Please Believe Me (1950)    1 Stars

 

 

Please Believe Me (1950)

Director: Norman Taurog

Cast: Deborah Kerr, Robert Walker, Mark Stevens

Synopsis: A young English woman inherits a Texas ranch and heads to America to start a new and prosperous life, having no idea of the sort of man trouble she’ll attract.

 

 

 

 

There’s something strangely old-fashioned about this movie that is difficult to define. The storyline is one that was more suited to 1940 than 1950 – it seems too small and insubstantial for actors of the calibre of Deborah Kerr and Robert Walker to be involved, and the storyline too lightweight.
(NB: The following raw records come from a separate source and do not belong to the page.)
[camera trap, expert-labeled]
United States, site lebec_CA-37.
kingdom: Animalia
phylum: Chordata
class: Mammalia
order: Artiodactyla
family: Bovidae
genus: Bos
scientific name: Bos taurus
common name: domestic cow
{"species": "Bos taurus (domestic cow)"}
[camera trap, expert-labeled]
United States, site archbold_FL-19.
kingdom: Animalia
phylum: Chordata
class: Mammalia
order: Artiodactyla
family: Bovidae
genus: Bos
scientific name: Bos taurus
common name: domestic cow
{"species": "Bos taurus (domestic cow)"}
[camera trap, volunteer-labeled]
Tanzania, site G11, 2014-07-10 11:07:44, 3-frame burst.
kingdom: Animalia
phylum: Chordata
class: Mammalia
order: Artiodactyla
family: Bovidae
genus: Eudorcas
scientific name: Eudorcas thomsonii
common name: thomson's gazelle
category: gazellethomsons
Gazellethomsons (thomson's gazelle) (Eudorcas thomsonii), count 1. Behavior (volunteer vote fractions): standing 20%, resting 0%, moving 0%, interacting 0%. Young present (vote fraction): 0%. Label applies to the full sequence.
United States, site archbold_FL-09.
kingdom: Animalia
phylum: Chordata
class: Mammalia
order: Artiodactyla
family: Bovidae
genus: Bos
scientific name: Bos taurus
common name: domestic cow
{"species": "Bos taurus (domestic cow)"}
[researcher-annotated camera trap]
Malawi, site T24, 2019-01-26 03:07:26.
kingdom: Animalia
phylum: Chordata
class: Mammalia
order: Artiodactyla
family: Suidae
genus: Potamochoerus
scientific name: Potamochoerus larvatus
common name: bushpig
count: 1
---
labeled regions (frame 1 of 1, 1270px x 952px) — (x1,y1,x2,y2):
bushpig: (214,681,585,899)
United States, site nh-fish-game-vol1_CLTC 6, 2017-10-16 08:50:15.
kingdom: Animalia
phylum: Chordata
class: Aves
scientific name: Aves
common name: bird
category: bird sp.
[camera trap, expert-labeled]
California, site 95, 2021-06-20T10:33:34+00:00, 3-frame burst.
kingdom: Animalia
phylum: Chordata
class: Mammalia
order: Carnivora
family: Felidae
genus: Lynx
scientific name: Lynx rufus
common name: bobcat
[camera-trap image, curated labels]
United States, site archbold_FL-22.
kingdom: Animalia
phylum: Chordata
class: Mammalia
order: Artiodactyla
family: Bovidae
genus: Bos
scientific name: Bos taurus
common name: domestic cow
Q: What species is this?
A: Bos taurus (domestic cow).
Anyway, the plot – such as it is – concerns the pursuit of an heiress by a con-man, a millionaire and a lawyer, and takes place largely on a US-bound cruise liner. The leads play their parts capably, although Mark Stevens as the lawyer is a little anonymous. Having said that, I can’t help feeling both Walker and Peter Lawford would have been more effective had they exchanged roles. Perhaps that’s just because of Lawford’s cut-glass English accent, though – a characteristic that has become synonymous with villainy in a slew of recent flicks. James Whitmore provides able support, but is a little under-used.

There are a few humorous moments, but within a week of watching it you’ll be hard-pushed to remember much at all of this unambitious little pic.